On this blistery day, with none of the hedonistic events to distract me — the annual Mermaid Parade and hot dog eating contest at Nathan’s, as well as more-frequent Girlie Freakshows, movie screenings and magic shows — I am free to take in the mundanities of the park. Though most of the rides are fairly typical carnival fare like roller coasters, bumper cars and the Ferris wheel, some are blatantly tongue-in-cheek: the tickler’s logo is a leering, mustachioed face. Some, like the mohawked dummy who repeatedly projectile vomits into a toilet outside of the haunted house, are downright vulgar.
I’d last been to Coney Island nearly a year before, with a British friend who’d agreed, perhaps grudgingly, to check it out. On that visit, as on this one, I was surprisingly giddy upon seeing the rides — all these years later, I still just wanted to hop on the Cyclone. And hop I did after much anticipation. The first time was surprisingly enjoyable and I discovered that the coaster was nothing like the teetering pile of tinder I’d imagined. But this time (perhaps because it was the first thing I did when I arrived) I was slightly disappointed. The rocking of the ride was not a good complement to the shaking subway I’d just detrained, and I could start to understand why my mother had never wanted to go.
Despite the contradictions inherent in Coney Island’s DNA, the amusement park is, in many ways, untainted. It is unapologetically what it has always been. Whether by design or inertia, any attempt to alter its state has failed.

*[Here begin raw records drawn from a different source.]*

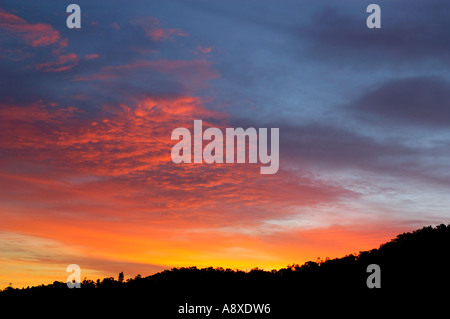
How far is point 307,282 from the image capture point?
47.5 metres

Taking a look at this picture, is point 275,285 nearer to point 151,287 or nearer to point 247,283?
point 247,283

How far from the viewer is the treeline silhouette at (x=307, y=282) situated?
4000 centimetres

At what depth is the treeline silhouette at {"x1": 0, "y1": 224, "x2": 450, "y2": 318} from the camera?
1575 inches

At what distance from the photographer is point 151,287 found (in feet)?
181
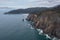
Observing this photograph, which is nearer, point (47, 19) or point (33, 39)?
point (33, 39)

Maybe that’s because these polarities are part of a fundamental struggle, a timeless tussle between good and evil and their various iterations. Sitting on the boardwalk and feeling not so different from how I always thought I would, I start to think that maybe it’s something simpler than that. Maybe, in a city overrun by beings and things, where buildings grow higher, streets become more dense and blocks and avenues blend together, where childhood awe and dreams and longing quickly slow and fade, we all want to return to something basic. Because when you block out the lights and the noise and the crowd, there is sand and there is water. And that won’t change.